In a recent publication in Nature, it was reported that these naturally occurring ferroelectric domain walls can also lead to extremely low dielectric loss. Researchers from Drexel University, Bar-Ilan University, the University of California, Berkeley, and the University of California, Santa Barbara, demonstrated that domain walls can oscillate under very weak driving electric fields in BaxSr1–xTiO3 (BST) films. With careful design and engineering, the domain-wall-rich films permit reduction in values of dielectric loss to those that are orders of magnitude lower than the bulk domain-wall-free counterpart, and covers gigahertz microwave-frequency range.

“Normally a domain wall is static, or it can move in one direction in the presence of a sufficiently large bias electric field. But the energy landscape of a domain wall can be engineered and tuned so that under certain conditions the barrier to its motion is small enough to permit the domain wall to move back and forth, in resonance with even a weak incident microwave field,” says Jonathan E. Spanier, the leader of the research group from Drexel University.

Essential to the large capacitance and frequency tunability are the abundance of different thermodynamic phases and a high density of domain walls. Engineering a film material to have many and more easily available phases allows the material to attain much higher capacitance tuning with the same voltage.

“We first carried out theoretical simulations to predict the energy landscapes of domain-rich films, and then optimized the substrate materials and their thickness to achieve the desired phases and density of domain walls,” says Zongquan Gu, a postdoctoral fellow from Spanier’s group and the lead author of the study. “Thus far we have identified how the abundance of different thermodynamic domain-wall-variant phases can be realized to produce the desired extrinsically driven properties,” he says.

The domain-wall-enhanced ferroelectrics demonstrated a microwave tunability (1∼8 GHz) of the loss minimum that is 100 times greater than the previous best intrinsically tunable material. The new approaches, including design of new engineered materials that have microwave-frequency solid-state ionic oscillators, may enable more facile access to the increasingly congested radio-frequency spectrum used in current telecommunications devices, as well as other novel applications.

“This work nicely demonstrates that certain configurations of ferroelectric domain walls can really significantly enhance materials performance,” says Jiri Hlinka from the Institute of Physics of the Czech Academy of Sciences.

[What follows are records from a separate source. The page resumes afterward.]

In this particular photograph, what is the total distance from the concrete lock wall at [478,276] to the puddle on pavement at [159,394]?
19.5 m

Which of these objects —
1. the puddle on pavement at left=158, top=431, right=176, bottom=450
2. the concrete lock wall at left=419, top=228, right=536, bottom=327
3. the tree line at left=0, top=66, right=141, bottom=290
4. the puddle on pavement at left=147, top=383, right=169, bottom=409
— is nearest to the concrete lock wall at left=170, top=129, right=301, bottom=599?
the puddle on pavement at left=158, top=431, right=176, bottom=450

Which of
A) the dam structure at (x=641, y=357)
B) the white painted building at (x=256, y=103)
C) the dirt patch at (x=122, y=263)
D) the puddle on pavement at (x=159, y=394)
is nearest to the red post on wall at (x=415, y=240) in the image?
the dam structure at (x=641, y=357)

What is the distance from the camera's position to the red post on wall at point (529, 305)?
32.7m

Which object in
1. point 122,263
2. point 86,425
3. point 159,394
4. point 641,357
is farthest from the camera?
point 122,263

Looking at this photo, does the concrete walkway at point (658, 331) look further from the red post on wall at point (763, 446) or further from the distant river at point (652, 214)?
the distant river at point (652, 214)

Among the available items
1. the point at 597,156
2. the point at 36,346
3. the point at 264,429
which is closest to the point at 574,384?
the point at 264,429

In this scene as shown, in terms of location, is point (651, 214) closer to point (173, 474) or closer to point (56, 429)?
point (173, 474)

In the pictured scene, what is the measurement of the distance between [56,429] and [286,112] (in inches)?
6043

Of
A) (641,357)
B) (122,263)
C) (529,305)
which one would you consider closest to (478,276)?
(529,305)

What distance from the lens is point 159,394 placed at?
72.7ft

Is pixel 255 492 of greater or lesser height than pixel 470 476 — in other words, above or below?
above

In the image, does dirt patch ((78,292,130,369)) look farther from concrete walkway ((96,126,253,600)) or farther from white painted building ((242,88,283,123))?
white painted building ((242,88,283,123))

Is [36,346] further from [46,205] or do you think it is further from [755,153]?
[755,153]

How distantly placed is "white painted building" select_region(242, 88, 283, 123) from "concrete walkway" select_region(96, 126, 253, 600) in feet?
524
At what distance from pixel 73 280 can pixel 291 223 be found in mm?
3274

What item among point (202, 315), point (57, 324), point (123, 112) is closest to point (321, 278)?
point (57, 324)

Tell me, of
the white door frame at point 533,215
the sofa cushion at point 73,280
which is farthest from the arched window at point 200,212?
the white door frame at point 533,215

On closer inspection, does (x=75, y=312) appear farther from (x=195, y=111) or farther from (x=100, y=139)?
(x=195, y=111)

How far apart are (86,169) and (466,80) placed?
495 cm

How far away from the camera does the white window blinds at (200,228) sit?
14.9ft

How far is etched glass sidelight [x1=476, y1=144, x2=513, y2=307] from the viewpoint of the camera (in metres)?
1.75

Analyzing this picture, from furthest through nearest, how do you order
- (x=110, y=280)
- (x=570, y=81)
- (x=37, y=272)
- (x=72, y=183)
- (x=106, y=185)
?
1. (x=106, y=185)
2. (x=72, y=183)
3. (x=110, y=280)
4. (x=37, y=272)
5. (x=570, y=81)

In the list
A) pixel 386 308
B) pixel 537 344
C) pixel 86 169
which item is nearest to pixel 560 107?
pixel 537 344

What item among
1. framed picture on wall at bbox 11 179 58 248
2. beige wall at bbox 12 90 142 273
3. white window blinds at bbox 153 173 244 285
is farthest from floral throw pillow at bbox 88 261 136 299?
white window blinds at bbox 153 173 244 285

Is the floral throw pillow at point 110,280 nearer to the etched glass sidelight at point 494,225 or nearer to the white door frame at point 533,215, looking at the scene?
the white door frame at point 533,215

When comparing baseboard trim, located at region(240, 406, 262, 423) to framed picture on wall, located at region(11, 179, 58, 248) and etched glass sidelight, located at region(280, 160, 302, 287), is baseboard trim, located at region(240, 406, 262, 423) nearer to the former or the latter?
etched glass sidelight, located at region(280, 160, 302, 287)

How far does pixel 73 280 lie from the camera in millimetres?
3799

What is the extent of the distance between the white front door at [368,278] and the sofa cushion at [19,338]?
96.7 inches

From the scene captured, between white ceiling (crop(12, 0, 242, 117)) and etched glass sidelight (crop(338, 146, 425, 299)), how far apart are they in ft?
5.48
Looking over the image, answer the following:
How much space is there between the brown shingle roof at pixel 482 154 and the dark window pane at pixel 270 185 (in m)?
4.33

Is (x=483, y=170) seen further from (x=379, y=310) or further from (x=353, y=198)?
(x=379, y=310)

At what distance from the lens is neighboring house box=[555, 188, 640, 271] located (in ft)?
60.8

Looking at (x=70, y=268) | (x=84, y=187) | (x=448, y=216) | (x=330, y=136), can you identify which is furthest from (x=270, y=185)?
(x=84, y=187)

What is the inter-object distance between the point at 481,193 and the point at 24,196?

It would be great news for the development of the next generation of tunable antennas and similar microwave devices if further work can investigate whether the field-induced variation of microwave quality factor is a reproducible intrinsic property of the BST thin films, Hlinka adds.

Next, the researchers plan to expand their modeling efforts to explore other orientations of domain walls. They also plan to further probe and clarify the mechanism, and capacity for prediction of properties, in order to better design and engineer the dielectric materials.